* [PROBLEM DESCRIPTION] Produce the listing below again, exactly as shown.

* [DATA PROVIDED]
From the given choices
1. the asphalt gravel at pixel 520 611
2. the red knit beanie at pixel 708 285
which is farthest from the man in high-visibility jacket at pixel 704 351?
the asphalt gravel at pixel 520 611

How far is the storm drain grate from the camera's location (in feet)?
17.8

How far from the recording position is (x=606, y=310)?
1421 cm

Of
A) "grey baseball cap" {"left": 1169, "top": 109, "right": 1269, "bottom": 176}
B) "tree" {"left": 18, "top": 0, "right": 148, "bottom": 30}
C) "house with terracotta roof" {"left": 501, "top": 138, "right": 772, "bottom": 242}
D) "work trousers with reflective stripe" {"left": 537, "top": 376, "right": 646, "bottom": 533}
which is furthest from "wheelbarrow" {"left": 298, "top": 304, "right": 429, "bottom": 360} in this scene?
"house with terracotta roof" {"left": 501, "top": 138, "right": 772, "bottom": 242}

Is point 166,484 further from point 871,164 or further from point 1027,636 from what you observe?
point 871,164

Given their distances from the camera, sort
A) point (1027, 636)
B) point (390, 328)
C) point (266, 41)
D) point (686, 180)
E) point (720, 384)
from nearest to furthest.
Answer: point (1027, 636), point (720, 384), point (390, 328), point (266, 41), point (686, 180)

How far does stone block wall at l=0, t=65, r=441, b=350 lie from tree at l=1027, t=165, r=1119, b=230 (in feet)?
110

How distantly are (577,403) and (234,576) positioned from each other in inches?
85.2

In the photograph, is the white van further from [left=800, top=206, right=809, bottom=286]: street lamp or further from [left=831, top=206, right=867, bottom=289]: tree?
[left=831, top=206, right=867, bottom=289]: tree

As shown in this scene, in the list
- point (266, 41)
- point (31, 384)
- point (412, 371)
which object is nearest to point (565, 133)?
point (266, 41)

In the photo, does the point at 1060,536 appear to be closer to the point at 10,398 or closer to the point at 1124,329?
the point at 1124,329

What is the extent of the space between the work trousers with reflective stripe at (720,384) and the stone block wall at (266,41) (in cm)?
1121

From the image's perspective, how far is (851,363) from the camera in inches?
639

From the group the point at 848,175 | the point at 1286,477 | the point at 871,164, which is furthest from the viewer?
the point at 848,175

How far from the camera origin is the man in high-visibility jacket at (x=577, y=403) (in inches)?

* [RESULT OF THIS EXERCISE]
From the given choices
1. the asphalt gravel at pixel 520 611
2. the red knit beanie at pixel 708 285
which is farthest from the man in high-visibility jacket at pixel 704 351?
the asphalt gravel at pixel 520 611

How far is the storm drain grate from the camera's location (in feet)?
17.8

How far from the recording position is (x=606, y=310)?
1421 cm

Of
A) "grey baseball cap" {"left": 1169, "top": 109, "right": 1269, "bottom": 176}
B) "tree" {"left": 18, "top": 0, "right": 148, "bottom": 30}
C) "house with terracotta roof" {"left": 501, "top": 138, "right": 772, "bottom": 242}
D) "work trousers with reflective stripe" {"left": 537, "top": 376, "right": 646, "bottom": 533}
which is furthest from "wheelbarrow" {"left": 298, "top": 304, "right": 429, "bottom": 360} in this scene?
"house with terracotta roof" {"left": 501, "top": 138, "right": 772, "bottom": 242}

Is point 166,484 further from point 871,164 or further from point 1027,636 from what you observe?
point 871,164

Given their distances from the camera, sort
A) point (1027, 636)
B) point (390, 328)
C) point (266, 41)
D) point (686, 180)
E) point (720, 384)
from nearest to furthest.
Answer: point (1027, 636), point (720, 384), point (390, 328), point (266, 41), point (686, 180)

How far does stone block wall at l=0, t=65, r=441, b=350 lie from tree at l=1027, t=165, r=1119, b=230 (in feet)?
110

How distantly are (577,403) and (234,576) positioned from each other in inches?
85.2

In the photograph, is the white van further from [left=800, top=206, right=809, bottom=286]: street lamp or further from [left=831, top=206, right=867, bottom=289]: tree?
[left=831, top=206, right=867, bottom=289]: tree

As shown in this scene, in the list
- point (266, 41)
- point (31, 384)
- point (412, 371)
which object is nearest to point (565, 133)?
point (266, 41)

In the photo, does the point at 1060,536 appear to be closer to the point at 10,398 or closer to the point at 1124,329?
the point at 1124,329

What is the extent of the space between the work trousers with reflective stripe at (720,384) and the stone block wall at (266,41) (in cm)?
1121

From the image's perspective, how far is (851,363) from the camera in inches?
639

From the group the point at 848,175 | the point at 1286,477 | the point at 871,164, which is furthest from the viewer?
the point at 848,175

How far from the camera origin is the man in high-visibility jacket at (x=577, y=403) (in inches)?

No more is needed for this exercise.